やること >>
**A.** 宮古島トライアスロンのエイドステーションについての原文抜粋を、全文そのまま抜き出すこと。
**B.** 記録のうち、「Traffic monitoring module — how many and where are the glasses」を含む行から「[568,237,635,305]」を含む行までを、両端の行も含めてそのまま写してください。写すのはその範囲だけとし、画像は回答に入れないこと。

原文抜粋 >>
>>>
写真1 エイドステーションのかたわらで選手に飲料を手渡すボランティアの若者達

 このエイドステーションが、競技の全時間帯に渡って円滑な補給を続けるためには、その場所に向けて、飲料、食糧、冷却用の氷などを、滞りなく供給する必要があります。この供給を確実なものとするため、宮古島トライアスロン実行委員会には、エイドステーション用の飲食物の手配から当日の配送までを行う「食糧部」が設けられます。併せて食糧部の中に「物品配送チーム」が結成され、このチームが競技当日の物品配送を担当します。全島20カ所超に分散するエイドステーションに、飲料、食糧、氷などの物品を競技中ずっと配送し続けるこの物品配送チームもまた、ボランティアの手により運用されます。
<<<
入力データ >>
>>>
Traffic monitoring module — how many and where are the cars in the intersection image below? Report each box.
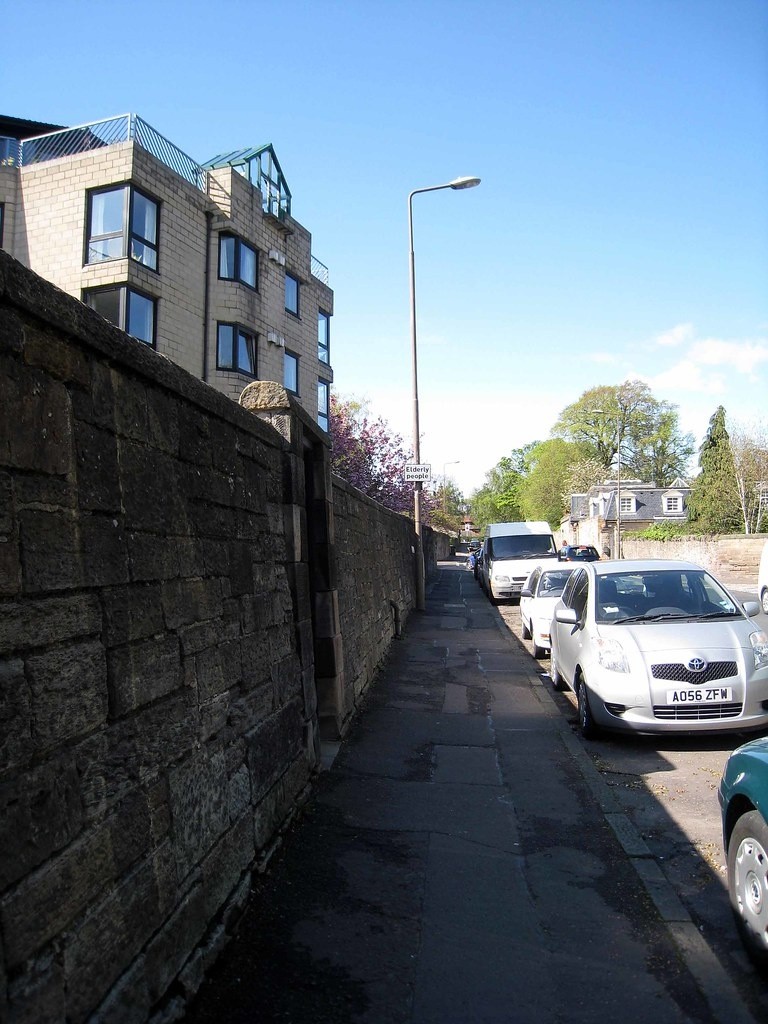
[717,735,768,971]
[758,538,768,615]
[549,558,768,743]
[557,545,602,562]
[466,548,482,580]
[466,540,481,552]
[519,560,635,659]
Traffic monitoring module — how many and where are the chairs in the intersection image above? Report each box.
[587,580,620,614]
[645,581,698,613]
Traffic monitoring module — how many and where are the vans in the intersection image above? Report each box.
[478,521,560,606]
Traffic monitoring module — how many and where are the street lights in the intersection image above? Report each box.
[444,460,460,512]
[592,409,620,560]
[408,176,482,610]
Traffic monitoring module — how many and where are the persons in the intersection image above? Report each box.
[470,553,475,569]
[560,541,572,561]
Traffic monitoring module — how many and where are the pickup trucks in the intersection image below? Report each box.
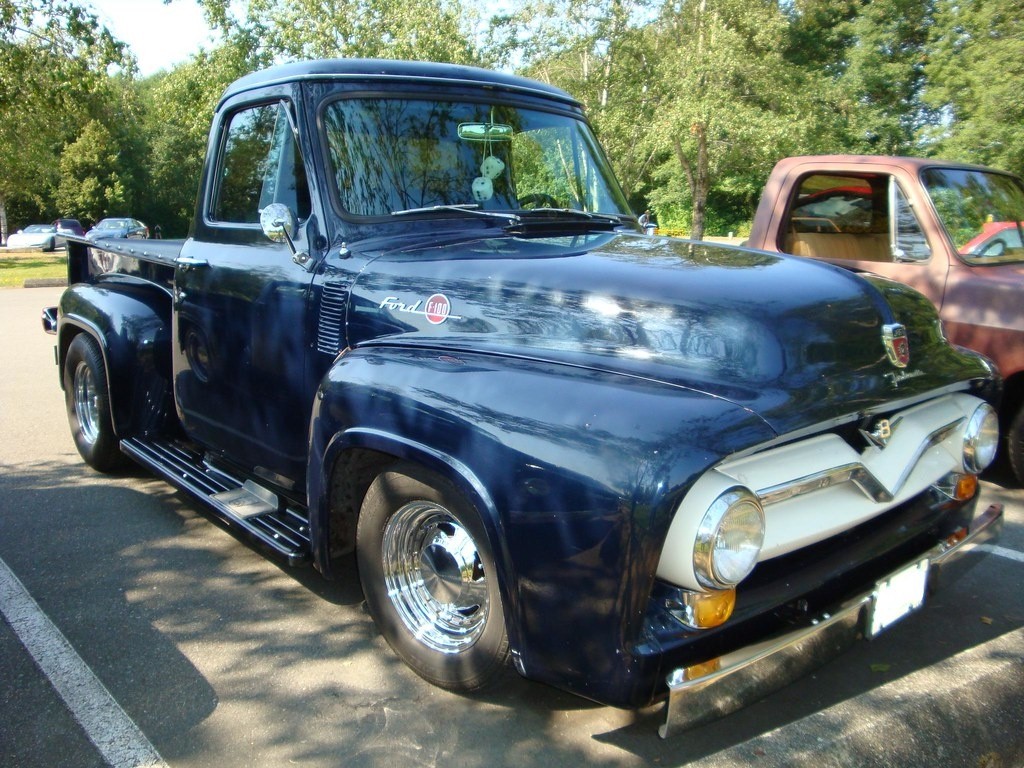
[39,57,1004,736]
[673,153,1024,488]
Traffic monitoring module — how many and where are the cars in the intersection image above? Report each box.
[6,223,67,252]
[49,218,85,237]
[84,217,149,240]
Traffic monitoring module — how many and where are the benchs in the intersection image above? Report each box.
[784,230,891,259]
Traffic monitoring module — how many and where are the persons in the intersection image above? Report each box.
[154,225,162,239]
[87,222,94,232]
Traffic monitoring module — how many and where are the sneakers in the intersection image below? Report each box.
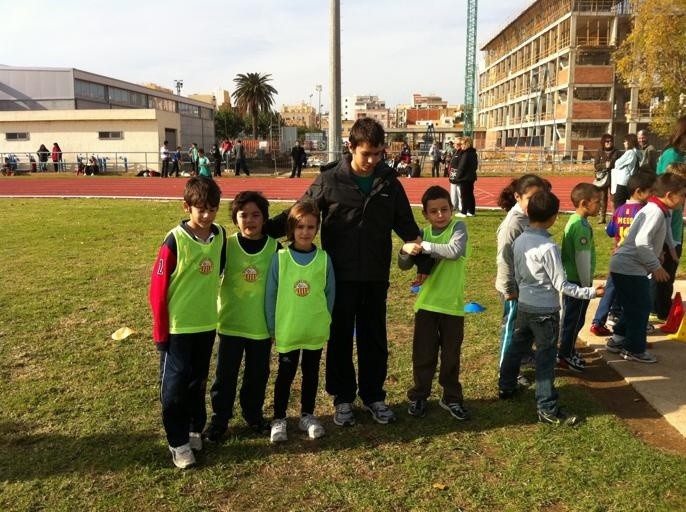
[590,322,610,336]
[407,400,426,419]
[620,341,657,363]
[334,403,355,427]
[201,425,227,444]
[521,349,538,364]
[498,388,525,400]
[271,418,288,442]
[364,401,396,425]
[299,413,326,439]
[439,397,468,420]
[517,372,530,387]
[455,212,466,218]
[606,334,626,353]
[556,351,585,375]
[188,432,203,452]
[246,418,271,435]
[466,213,475,216]
[646,322,655,334]
[169,442,196,469]
[537,409,577,428]
[607,315,619,326]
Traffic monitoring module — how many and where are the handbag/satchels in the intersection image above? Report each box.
[449,168,458,184]
[592,170,610,189]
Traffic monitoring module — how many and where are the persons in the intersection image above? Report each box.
[609,172,686,365]
[653,116,686,327]
[447,137,464,212]
[262,201,337,444]
[288,140,304,178]
[556,183,603,370]
[160,140,170,177]
[439,152,452,177]
[648,161,685,317]
[493,173,553,400]
[589,166,658,337]
[188,143,200,177]
[445,141,457,155]
[200,190,282,450]
[412,158,421,177]
[210,144,222,177]
[37,144,50,171]
[429,140,442,177]
[170,147,183,177]
[400,143,412,164]
[509,193,606,426]
[232,140,250,177]
[342,140,350,154]
[149,174,228,469]
[609,134,641,196]
[52,143,62,172]
[261,116,434,426]
[396,160,411,178]
[397,184,471,421]
[637,129,657,188]
[590,133,621,225]
[197,149,212,180]
[608,184,633,323]
[455,137,478,219]
[220,136,233,168]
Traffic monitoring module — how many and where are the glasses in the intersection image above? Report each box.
[605,140,613,142]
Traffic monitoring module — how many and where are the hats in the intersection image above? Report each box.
[449,141,454,144]
[434,140,438,144]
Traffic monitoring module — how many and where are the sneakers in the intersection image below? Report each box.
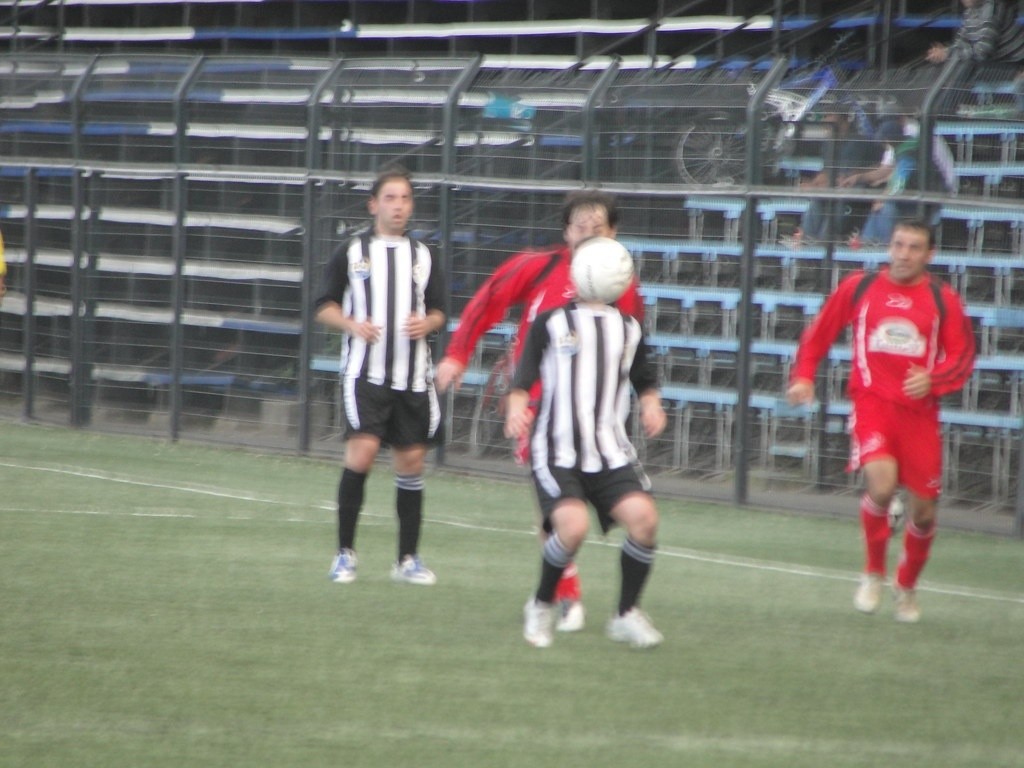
[521,597,554,648]
[603,605,663,649]
[390,557,436,586]
[327,552,358,584]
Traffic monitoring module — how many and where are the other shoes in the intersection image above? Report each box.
[854,571,885,613]
[554,599,586,631]
[894,580,919,624]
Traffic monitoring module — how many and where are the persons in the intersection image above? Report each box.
[801,94,955,251]
[436,194,671,648]
[789,219,975,622]
[309,170,451,586]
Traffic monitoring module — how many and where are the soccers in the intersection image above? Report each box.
[568,237,635,305]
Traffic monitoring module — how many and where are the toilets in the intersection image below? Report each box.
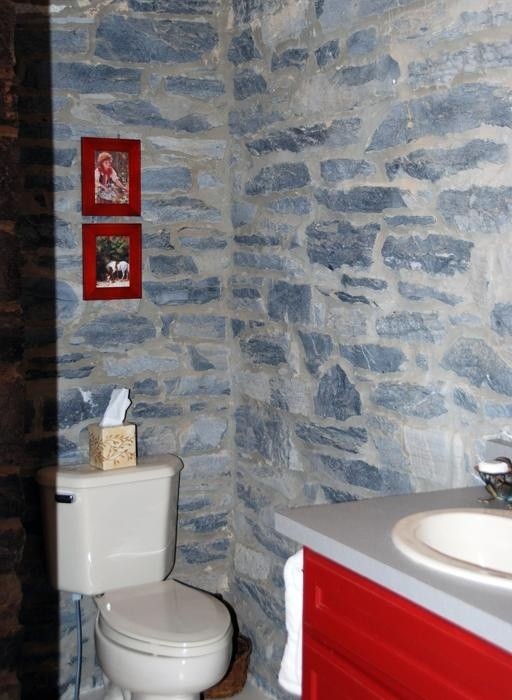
[37,453,234,700]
<<<
解答一覧 >>
**A.**
写真1 エイドステーションのかたわらで選手に飲料を手渡すボランティアの若者達

 このエイドステーションが、競技の全時間帯に渡って円滑な補給を続けるためには、その場所に向けて、飲料、食糧、冷却用の氷などを、滞りなく供給する必要があります。この供給を確実なものとするため、宮古島トライアスロン実行委員会には、エイドステーション用の飲食物の手配から当日の配送までを行う「食糧部」が設けられます。併せて食糧部の中に「物品配送チーム」が結成され、このチームが競技当日の物品配送を担当します。全島20カ所超に分散するエイドステーションに、飲料、食糧、氷などの物品を競技中ずっと配送し続けるこの物品配送チームもまた、ボランティアの手により運用されます。

**B.**
Traffic monitoring module — how many and where are the glasses in the intersection image above? Report each box.
[605,140,613,142]
Traffic monitoring module — how many and where are the hats in the intersection image above? Report each box.
[449,141,454,144]
[434,140,438,144]
Traffic monitoring module — how many and where are the sneakers in the intersection image below? Report each box.
[521,597,554,648]
[603,605,663,649]
[390,557,436,586]
[327,552,358,584]
Traffic monitoring module — how many and where are the other shoes in the intersection image above? Report each box.
[854,571,885,613]
[554,599,586,631]
[894,580,919,624]
Traffic monitoring module — how many and where are the persons in the intersection image above? Report each box.
[801,94,955,251]
[436,194,671,648]
[789,219,975,622]
[309,170,451,586]
Traffic monitoring module — how many and where are the soccers in the intersection image above? Report each box.
[568,237,635,305]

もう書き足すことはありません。